In Texas, Gov. Greg Abbott (R) has struggled to implement such a scheme despite strong Republican majorities in the Legislature. Twenty-one such bills were introduced in 2023, all of which died. House Republicans, particularly those representing rural communities, have always been suspicious of anything that risks affecting funding for public schools. Rural communities tend not to have many private schools, and in Texas the public schools will often act as community hubs, so representatives will not support measures that risk drawing funding away from them.

Do ESAs work?

Studies have shown mixed results with some suggesting modest academic gains for participating students while others highlight persistent achievement gaps and limited long-term benefits.

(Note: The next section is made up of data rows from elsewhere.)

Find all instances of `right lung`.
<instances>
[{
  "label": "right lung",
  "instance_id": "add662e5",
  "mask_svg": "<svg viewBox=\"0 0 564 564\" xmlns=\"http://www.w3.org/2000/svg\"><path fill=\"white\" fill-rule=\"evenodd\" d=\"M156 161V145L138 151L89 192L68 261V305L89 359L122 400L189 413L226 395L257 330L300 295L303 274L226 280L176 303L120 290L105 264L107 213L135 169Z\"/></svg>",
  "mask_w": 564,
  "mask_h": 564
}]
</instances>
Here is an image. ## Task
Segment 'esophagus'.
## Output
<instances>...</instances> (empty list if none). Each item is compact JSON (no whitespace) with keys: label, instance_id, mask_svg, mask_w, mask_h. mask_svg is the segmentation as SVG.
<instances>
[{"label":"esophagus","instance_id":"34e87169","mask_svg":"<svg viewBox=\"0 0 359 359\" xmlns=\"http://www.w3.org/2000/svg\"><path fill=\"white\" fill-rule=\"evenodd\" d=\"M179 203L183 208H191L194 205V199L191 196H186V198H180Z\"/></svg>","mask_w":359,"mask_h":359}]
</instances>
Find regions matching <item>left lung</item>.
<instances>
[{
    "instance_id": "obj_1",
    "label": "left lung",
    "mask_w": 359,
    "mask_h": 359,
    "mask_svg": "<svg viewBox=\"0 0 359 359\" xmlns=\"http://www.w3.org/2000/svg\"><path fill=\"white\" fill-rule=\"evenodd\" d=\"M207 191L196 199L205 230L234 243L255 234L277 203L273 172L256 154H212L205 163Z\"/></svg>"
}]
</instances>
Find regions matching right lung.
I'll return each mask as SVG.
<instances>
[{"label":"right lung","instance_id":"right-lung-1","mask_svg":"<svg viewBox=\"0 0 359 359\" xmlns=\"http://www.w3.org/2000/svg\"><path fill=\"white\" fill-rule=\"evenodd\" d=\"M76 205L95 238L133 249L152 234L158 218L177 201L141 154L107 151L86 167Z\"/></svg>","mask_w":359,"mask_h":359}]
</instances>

For example, a 2019 study by the Urban Institute found that students who used Florida’s tax-credit scholarship program were more likely to enroll in college. However, other studies, such as those by Stanford Graduate School of Education professor Martin Carnoy, have shown no significant improvement in standardized test scores for voucher recipients.

Is Project 2025 right in seeking to expand ESAs?

Few would argue that increased parental choice and some degree of control over their child’s education is necessarily a bad thing. But it does appear that some current ESA programs are characterized by a lack of transparency over who is benefitting, and evidence suggests they are being used to send children to private Christian schools to the detriment of the wider public education system.

The jury is still out over the question of whether they actually improve educational attainment, with no strong indicators that they are some kind of silver bullet for struggling education systems. Given this, without serious research and robust safeguards (which are unlikely, given that Project 2025 actually wants to eliminate the federal Department of Education entirely) an expansion of ESAs across the country seems hard to justify.